TEXT EXTRACT:
────────────────
At Water’s Edge – the End of an Era

Many people who have been to or visited Arkansas have likely heard mention of the Heber Springs area, or know where the Greers Ferry Lake is. Heber Springs is a small community resting at water’s edge, just south of the Greers Ferry Lake and the Little Red River. Because of its location on the beautiful lake, which is a reservoir of water between 30,000 and 40,000 acres with around 340 miles of combined shoreline, Heber Springs has become a popular spot for tourism as well as a prime location for relocation for retirees. Heber Springs has more then 7,000 residents as of the 2010 census. Nestled in a valley with landmarks such as Sugarloaf Mountain and Spring Park, Heber Springs has a relatively low crime rate and lower taxes, which, combined with the natural beauty, make it a wonderful vacation spot and peaceful place to live. But that peace may soon come to an end, as many recent developments threaten the livelihood of Heber Springs, as well as many other communities which have thrived on Greers Ferry Lake.

Heber Springs, Arkansas and cities just like it in the area may be wonderful vacation and retirement spots, but due to the poor economy in recent years, I am pained to admit they haven’t got a whole lot going for them other then the booming economy produced by the Greers Ferry Lake and Little Red River and the natural beauty of their surrounding areas. But why does the economy of some small little nothing town in Arkansas really matter? Maybe to most it doesn’t. But the Greers Ferry Lake supplies the drinking water not just for Heber Springs, but many other local communities. As more and more water sources get used up or contaminated, even relatively smaller sources of clean drinking water become important resources. And the Little Red River, where the world-record brown trout was caught in 1992 (a record which was held for nearly 17 years), provides not only beautiful scenery, but is also a huge boom to the entire state’s fishing industry. With the recent closings of most of the major factories in Heber Springs, including the recent closing of the glove factory, Heber Springs and its surrounding areas have become increasingly dependent on the income produced by tourism. People flock from all over to spend time out on the beautiful lake, whether they are camping and swimming at Dam Site Recreational Park, fishing on the Little Red River, or coasting through the waters on their personal watercraft and boats. The need for lodging and recreational actives spawned from the booming tourism industry has created many small business opportunities in the small central Arkansas town and other surrounding areas such as Greers Ferry and Fairfield Bay. And yet, if things continue as they are going, the town of Heber Springs may lose its last remaining source of income, an economic downfall which will have local and national effects.

To understand the small town’s impact, one first would want to look at the histories involved. Heber Springs was incorporated in October of 1882. It would seem that Heber Springs was fated to be dependent upon tourism from the beginning, as it was made popular for its natural mineral springs. The seven springs are located in Spring Park in the center of Heber Springs, just down the street from the Court Square. This was only the beginning of tourism in Heber. Government officials purchased the lands which are now Greers Ferry Lake so that they could be allowed to flood, beginning the formation of the lake. In essence, the local and federal governments essentially made the town of Heber Springs, which saw an increase in population during and after the construction of the Greers Ferry Dam. With the construction of the dam, which completed in December 1962 before being dedicated in October of 1963 by John F. Kennedy (one of his last major public appearances before his assassination on November 22nd), the Greers Ferry Lake was formed. Four small communities including the town of Higden, which was moved up on a hill where it exists today, were submerged in the formation of the lake, a fact which many protested. The story of the original Higden is in of itself an interesting little tale – many local residents of the Heber Springs and Higden areas maintain that several homes still remain underwater, like an eerie watery graveyard underneath the lake. The Greers Ferry Dam was intended to be used for flood control, as the Little Red River caused yearly flooding downstream. But the dam also serves the purpose of generating hydroelectric power and the reservoir of water created by its construction supplies drinking water to many communities. Just below the dam is the Little Red River and fish hatchery, which supplies a large supply of trout to the river each year. In fact, it is this fish hatchery which I consider to be the source of the first final nail in Heber Spring’s coffin.
────────────────
DATA LINES:
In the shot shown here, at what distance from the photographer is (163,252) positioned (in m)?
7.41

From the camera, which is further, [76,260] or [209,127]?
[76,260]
────────────────
JOBS:
[1] Decide whether each statement agrees with the Heber Springs text, answering yes or no and quoting the deciding words: (a) John F. Kennedy dedicated the Greers Ferry Dam in October 1963. (b) The world-record brown trout from the Little Red River held its record for more than 20 years. (c) Heber Springs was incorporated in 1882.
[2] Carry the Heber Springs text forward, beginning right after its final sentence.

RESPONSE LIST:
[1]
(a) Yes: "completed in December 1962 before being dedicated in October of 1963 by John F. Kennedy"
(b) No: "a record which was held for nearly 17 years"
(c) Yes: "Heber Springs was incorporated in October of 1882."

[2]
As many are aware, the subject of the United States National Budget, as well as its increasingly tremendous deficit, is a subject of much debate. In fact, earlier this year, the United States barely avoided a government shut down due to many disagreements over the federal budgets. And to some, factors inside the proposed budgets that pertain to national fish hatcheries may not seem like a big deal. But to me, someone who was born and raised in the seemingly insignificant town of Heber Springs, items pertaining to the national fish hatcheries are in fact a big deal. If the proposed budget cuts go through as planned, funding will be cut out for nine national fish hatcheries, two of which are located in Arkansas. The fish hatcheries affected include the hatchery in Norfolk and the hatchery on the Greers Ferry Lake. I don’t know a lot about the Norfolk hatchery, but living in Heber Springs all my life, I’m well aware of the Greers Ferry Lake hatchery, and what it means to not just the city of Heber Springs, but the entire state of Arkansas. If the budget cuts go through as planned, funding will be cut for the operations of the hatcheries in question. The Greers Ferry Lake National Fish Hatchery raises and releases enormous amounts of trout into the Little Red River each year. The cold water of the river keeps tropical fish from thriving. But with the assistance of the Fish Hatchery, rainbow trout and brown trout are able to thrive in the area, making the Little Red River a prime location for anglers all over the country. And these anglers who are out to catch the next world-record trout have a need for food, lodging, bait, fishing equipment, boating equipment, and a whole host of other items related to the marine and fishing industries. And it is that need that has caused cities such as Heber Springs to thrive, providing so many small business opportunities.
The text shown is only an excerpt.